In a further embodiment, the therapeutic composition of the present invention is provided in the form of a polymer gel, wherein a polymer such as starch, cellulose ether, cellulose carboxymethylcellulose, hydroxypropylmethyl cellulose, hydroxyethyl cellulose, ethylhydroxyethyl cellulose , Alginate, carrageenan, hyaluronic acid and derivatives thereof, polyacrylic acid, polyvinyl imidazole, polysulfonate, polyethylene glycol/polyethylene oxide, polyethylene oxide/polypropylene oxide copolymer, polyvinyl alcohol/polyvinyl acetate of different degrees of hydrolysis , And polyvinylpyrrolidone are used for thickening of a solution containing the peptide. The polymer may also include gelatin or collagen.

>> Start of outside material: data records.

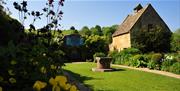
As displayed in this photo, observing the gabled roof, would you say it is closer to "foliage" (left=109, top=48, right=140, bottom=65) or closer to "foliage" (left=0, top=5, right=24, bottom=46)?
"foliage" (left=109, top=48, right=140, bottom=65)

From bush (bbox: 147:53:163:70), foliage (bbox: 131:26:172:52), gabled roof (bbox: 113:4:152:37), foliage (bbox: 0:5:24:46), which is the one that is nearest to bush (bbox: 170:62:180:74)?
bush (bbox: 147:53:163:70)

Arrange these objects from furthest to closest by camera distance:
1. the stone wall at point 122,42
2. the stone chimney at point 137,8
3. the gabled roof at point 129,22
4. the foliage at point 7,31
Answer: the stone chimney at point 137,8 → the stone wall at point 122,42 → the gabled roof at point 129,22 → the foliage at point 7,31

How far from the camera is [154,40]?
39.8m

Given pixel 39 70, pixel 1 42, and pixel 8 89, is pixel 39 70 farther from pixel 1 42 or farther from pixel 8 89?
pixel 1 42

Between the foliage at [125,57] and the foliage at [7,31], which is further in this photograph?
the foliage at [125,57]

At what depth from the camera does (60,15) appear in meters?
8.63

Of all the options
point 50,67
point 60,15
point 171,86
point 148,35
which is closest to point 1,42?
point 60,15

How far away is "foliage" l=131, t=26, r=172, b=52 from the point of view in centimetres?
3962

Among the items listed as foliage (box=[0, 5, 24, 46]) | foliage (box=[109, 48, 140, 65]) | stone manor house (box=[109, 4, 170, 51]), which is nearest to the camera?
foliage (box=[0, 5, 24, 46])

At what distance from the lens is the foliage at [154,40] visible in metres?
39.6

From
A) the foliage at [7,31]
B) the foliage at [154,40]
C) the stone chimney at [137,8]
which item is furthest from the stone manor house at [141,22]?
the foliage at [7,31]

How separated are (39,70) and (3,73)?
0.50 m

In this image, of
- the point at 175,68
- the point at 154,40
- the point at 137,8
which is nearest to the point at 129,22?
the point at 137,8

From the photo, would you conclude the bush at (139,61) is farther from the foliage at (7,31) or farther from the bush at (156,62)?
the foliage at (7,31)
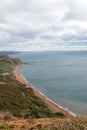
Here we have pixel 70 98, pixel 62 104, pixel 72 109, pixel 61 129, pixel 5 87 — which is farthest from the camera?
pixel 5 87

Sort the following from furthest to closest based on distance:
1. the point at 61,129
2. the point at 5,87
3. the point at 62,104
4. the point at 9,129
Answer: the point at 5,87, the point at 62,104, the point at 9,129, the point at 61,129

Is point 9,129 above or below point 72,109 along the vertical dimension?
above

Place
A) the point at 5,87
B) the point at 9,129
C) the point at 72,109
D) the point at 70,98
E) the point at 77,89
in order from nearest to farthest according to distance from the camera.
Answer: the point at 9,129
the point at 72,109
the point at 70,98
the point at 5,87
the point at 77,89

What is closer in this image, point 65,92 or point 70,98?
point 70,98

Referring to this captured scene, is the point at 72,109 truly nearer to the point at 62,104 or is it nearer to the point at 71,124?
the point at 62,104

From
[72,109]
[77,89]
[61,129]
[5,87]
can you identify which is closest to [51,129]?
[61,129]

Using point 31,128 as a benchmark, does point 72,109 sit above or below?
below

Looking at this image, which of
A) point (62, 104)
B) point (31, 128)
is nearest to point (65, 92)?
point (62, 104)

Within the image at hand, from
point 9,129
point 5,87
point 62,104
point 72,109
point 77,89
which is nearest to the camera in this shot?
point 9,129

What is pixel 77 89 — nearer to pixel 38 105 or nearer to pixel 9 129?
pixel 38 105
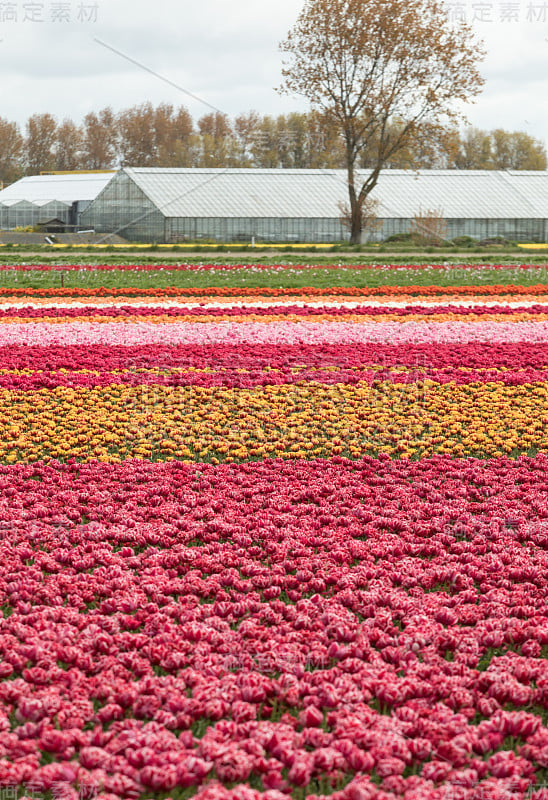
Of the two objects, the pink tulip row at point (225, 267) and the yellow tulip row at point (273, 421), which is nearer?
the yellow tulip row at point (273, 421)

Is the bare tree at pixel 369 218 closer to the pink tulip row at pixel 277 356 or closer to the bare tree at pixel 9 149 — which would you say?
the pink tulip row at pixel 277 356

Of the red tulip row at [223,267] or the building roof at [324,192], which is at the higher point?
the building roof at [324,192]

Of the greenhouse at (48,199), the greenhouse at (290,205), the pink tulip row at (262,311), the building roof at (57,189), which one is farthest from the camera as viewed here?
the building roof at (57,189)

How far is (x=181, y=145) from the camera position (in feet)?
313

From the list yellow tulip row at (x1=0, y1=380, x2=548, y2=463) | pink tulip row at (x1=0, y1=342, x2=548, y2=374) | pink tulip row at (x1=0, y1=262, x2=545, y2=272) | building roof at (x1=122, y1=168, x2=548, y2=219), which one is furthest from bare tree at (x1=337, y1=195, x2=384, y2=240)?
yellow tulip row at (x1=0, y1=380, x2=548, y2=463)

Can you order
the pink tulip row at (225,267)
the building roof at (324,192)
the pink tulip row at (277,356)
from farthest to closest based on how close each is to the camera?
the building roof at (324,192)
the pink tulip row at (225,267)
the pink tulip row at (277,356)

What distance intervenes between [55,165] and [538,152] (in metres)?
56.1

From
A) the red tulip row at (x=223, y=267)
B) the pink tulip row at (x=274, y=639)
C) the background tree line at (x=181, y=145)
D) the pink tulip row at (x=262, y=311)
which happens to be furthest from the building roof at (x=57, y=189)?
the pink tulip row at (x=274, y=639)

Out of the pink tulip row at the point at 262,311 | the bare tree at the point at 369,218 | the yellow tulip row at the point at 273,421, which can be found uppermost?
the bare tree at the point at 369,218

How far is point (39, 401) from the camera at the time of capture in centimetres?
884

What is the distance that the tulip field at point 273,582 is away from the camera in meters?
2.97

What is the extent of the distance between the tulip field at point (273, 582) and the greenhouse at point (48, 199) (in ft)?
204

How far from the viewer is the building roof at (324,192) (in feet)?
195

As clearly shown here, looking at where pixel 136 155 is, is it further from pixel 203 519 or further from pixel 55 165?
pixel 203 519
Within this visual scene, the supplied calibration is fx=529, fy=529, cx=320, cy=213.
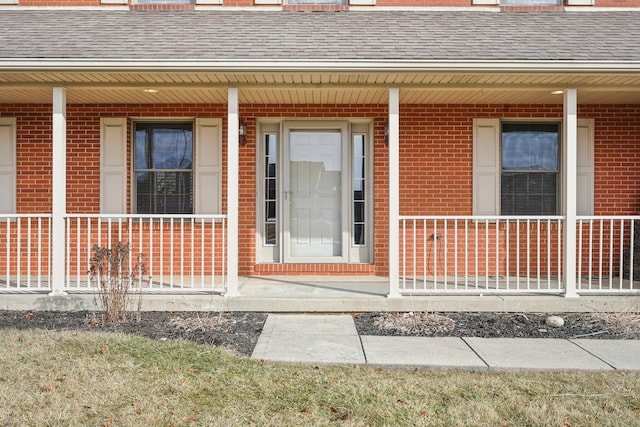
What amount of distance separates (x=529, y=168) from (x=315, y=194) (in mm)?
3210

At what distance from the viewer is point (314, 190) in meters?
8.04

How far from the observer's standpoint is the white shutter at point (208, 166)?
7.77 m

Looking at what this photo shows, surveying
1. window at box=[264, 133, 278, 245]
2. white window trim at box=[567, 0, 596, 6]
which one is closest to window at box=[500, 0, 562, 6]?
white window trim at box=[567, 0, 596, 6]

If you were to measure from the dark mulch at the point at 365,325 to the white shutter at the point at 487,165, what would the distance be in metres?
2.15

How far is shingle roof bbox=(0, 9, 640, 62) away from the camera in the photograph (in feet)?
19.7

It will be appreciated that the therapeutic compositions of the present invention may contain ions and a defined pH to enhance the action of the polypeptide. Additionally, the compositions may be subjected to conventional therapeutic operations, such as sterilization, and/or may contain conventional adjuvants such as preservatives, stabilizers, wetting agents, emulsifiers, buffers, fillers, and the like.

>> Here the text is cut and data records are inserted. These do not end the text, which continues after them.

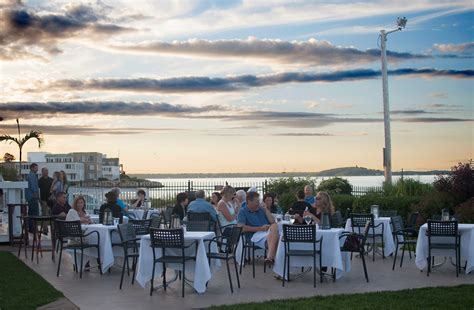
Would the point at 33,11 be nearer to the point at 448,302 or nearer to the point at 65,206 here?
the point at 65,206

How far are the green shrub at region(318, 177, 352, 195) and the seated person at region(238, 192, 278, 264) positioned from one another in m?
12.0

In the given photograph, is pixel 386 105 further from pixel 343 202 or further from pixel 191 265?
pixel 191 265

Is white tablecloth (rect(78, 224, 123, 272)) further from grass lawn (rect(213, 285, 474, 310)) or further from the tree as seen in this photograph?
the tree

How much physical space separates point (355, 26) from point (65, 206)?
1081 centimetres

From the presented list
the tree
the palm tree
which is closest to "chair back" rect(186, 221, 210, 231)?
the palm tree

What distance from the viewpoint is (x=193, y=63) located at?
72.6 feet

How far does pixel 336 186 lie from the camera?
24031 millimetres

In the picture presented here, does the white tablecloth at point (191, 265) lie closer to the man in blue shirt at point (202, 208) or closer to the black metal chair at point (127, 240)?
the black metal chair at point (127, 240)

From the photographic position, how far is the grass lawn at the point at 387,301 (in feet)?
27.6

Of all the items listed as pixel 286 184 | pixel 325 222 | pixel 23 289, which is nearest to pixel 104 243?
pixel 23 289

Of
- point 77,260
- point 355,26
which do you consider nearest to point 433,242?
point 77,260

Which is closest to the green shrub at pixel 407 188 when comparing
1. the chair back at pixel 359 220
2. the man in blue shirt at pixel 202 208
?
the chair back at pixel 359 220

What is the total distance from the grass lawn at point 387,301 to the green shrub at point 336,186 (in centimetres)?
1433

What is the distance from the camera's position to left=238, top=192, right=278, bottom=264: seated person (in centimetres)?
1138
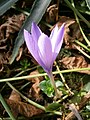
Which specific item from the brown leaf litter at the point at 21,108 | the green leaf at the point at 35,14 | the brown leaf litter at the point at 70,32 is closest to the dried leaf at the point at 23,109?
the brown leaf litter at the point at 21,108

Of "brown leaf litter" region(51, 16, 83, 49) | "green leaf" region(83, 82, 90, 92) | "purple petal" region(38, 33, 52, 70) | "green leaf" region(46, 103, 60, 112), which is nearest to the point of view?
"purple petal" region(38, 33, 52, 70)

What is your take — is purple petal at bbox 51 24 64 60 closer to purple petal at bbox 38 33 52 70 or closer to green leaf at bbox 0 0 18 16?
purple petal at bbox 38 33 52 70

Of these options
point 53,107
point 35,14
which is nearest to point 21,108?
point 53,107

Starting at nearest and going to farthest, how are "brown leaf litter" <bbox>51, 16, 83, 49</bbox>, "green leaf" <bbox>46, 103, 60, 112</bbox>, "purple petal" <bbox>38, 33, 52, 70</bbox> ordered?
"purple petal" <bbox>38, 33, 52, 70</bbox> < "green leaf" <bbox>46, 103, 60, 112</bbox> < "brown leaf litter" <bbox>51, 16, 83, 49</bbox>

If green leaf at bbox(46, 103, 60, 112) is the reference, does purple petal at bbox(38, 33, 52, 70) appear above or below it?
above

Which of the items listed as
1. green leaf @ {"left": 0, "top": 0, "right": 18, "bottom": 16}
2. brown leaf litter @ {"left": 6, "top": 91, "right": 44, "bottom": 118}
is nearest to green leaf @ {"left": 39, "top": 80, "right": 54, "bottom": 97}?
brown leaf litter @ {"left": 6, "top": 91, "right": 44, "bottom": 118}

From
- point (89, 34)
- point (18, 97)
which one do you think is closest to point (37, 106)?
point (18, 97)

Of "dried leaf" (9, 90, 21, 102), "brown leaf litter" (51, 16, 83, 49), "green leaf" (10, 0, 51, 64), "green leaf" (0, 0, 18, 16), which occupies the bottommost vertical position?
"dried leaf" (9, 90, 21, 102)

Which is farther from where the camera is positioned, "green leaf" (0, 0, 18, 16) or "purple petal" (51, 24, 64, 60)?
"green leaf" (0, 0, 18, 16)
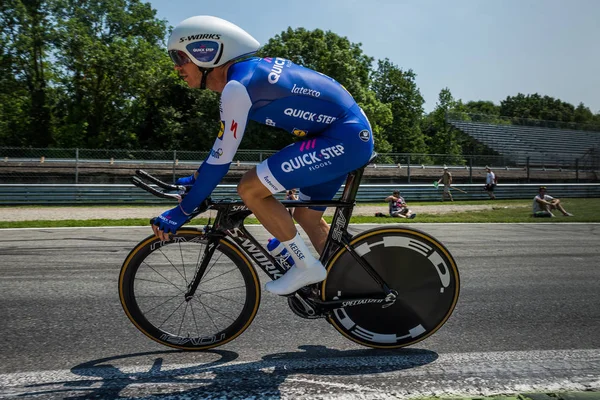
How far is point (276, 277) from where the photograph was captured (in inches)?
131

In one preferred embodiment, the therapeutic composition comprises the polypeptide in Tris or phosphate buffer with one or more of EDTA, xylitol, sorbitol, propylene glycol and glycerol.

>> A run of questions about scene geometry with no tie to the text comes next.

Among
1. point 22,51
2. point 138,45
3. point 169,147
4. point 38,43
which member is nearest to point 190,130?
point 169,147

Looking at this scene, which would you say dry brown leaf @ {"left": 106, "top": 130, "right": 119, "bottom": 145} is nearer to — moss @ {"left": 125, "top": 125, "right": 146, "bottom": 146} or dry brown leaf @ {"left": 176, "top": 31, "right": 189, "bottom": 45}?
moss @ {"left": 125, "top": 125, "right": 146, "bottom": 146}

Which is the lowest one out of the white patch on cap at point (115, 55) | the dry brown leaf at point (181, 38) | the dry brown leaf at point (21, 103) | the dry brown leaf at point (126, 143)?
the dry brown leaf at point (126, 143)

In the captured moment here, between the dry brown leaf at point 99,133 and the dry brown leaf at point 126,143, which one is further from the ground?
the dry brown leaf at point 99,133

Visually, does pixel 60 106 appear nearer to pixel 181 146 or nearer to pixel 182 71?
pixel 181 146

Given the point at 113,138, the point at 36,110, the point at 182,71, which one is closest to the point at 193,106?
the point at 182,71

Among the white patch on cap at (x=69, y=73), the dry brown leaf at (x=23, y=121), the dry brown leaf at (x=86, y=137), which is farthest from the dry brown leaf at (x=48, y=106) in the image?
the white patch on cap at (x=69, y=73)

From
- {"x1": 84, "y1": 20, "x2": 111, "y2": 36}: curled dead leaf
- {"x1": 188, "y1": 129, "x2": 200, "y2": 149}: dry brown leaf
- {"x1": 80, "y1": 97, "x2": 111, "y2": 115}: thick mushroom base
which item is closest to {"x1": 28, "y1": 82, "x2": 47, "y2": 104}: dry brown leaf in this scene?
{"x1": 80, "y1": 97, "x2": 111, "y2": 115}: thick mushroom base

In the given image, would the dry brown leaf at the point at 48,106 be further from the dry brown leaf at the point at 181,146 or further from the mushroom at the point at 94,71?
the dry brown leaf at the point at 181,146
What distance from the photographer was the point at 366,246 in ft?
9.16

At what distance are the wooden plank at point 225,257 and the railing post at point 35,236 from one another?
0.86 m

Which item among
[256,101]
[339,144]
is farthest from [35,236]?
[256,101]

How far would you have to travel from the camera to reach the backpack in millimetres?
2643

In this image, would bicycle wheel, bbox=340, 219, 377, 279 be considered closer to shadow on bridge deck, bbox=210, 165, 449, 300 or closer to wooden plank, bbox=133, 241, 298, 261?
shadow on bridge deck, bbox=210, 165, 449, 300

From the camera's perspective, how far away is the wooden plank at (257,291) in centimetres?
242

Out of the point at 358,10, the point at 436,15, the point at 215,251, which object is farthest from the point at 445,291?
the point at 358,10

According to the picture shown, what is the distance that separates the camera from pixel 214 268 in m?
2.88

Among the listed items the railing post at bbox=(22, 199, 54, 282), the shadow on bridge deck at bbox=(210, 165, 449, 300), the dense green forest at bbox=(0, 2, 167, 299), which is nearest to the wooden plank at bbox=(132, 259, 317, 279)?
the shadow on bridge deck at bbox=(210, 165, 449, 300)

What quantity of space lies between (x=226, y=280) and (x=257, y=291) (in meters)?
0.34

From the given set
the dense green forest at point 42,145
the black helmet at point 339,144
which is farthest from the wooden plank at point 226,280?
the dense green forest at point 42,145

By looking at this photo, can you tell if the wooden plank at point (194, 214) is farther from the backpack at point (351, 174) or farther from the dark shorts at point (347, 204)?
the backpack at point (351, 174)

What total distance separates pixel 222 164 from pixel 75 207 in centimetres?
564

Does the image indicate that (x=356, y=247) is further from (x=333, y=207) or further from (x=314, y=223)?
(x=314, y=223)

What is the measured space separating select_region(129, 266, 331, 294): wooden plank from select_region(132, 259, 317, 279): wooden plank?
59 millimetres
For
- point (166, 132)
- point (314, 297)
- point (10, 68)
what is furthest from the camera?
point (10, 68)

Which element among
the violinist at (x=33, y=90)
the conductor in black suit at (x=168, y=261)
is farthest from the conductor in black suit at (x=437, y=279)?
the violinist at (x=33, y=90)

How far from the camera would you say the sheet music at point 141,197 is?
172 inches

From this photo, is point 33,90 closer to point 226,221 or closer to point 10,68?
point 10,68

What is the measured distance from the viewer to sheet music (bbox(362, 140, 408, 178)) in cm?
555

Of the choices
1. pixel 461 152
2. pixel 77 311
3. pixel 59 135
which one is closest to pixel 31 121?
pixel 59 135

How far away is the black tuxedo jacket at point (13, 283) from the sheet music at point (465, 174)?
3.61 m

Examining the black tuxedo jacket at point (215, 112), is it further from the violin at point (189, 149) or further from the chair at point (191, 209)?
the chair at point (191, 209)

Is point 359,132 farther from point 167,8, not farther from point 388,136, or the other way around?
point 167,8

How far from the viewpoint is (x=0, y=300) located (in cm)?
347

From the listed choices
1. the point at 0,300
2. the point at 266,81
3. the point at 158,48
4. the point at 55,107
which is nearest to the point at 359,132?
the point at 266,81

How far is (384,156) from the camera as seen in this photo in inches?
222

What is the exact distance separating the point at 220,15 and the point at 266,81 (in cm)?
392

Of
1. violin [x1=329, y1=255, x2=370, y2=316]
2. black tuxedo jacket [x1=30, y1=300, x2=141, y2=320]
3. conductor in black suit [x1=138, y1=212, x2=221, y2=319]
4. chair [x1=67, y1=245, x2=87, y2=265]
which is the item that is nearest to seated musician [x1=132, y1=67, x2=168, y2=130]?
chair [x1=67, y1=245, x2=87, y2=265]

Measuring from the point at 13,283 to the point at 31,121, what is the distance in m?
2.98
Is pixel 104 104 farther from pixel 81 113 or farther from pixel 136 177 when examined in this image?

In one embodiment, the polypeptide is for administration in combination with glycerol and a buffer.

The therapeutic composition according to the present invention can be administered via any suitable route known to those skilled in the art. Therefore, possible routes of administration include oral, buccal, parenteral (intravenous, subcutaneous and intramuscular), topical, ocular, intranasal, intrapulmonary, parenteral, vaginal and rectal. In addition, administration from implants is possible. Polypeptides can be formulated as sprays, gels, creams or liquids or as conventional liquids for administration.

In one preferred embodiment, the therapeutic composition is administered topically in a form suitable for delivery to the oropharynx. For example, the polypeptide can be formulated as an oral spray, lozenge, pastil, tablet, syrup or chewing gum.

In an alternative embodiment, the therapeutic composition is parenterally, e.g., intravenously, intraventricularly, intraarticular, intraarterial, intraperitoneal, intrathecal, intraventricular, intrasternal, intracranial, intramuscular or subcutaneous Or these therapeutic compositions can be administered by infusion techniques. These therapeutic compositions are generally used in the form of sterile aqueous solutions that may contain other ingredients, such as salts or glucose sufficient to render the solution isotonic with blood. The aqueous solution should be suitably (preferably pH 3 to 9) buffered if necessary. The preparation of suitable parenteral preparations under sterile conditions is readily accomplished by standard pharmaceutical techniques well known to those skilled in the art.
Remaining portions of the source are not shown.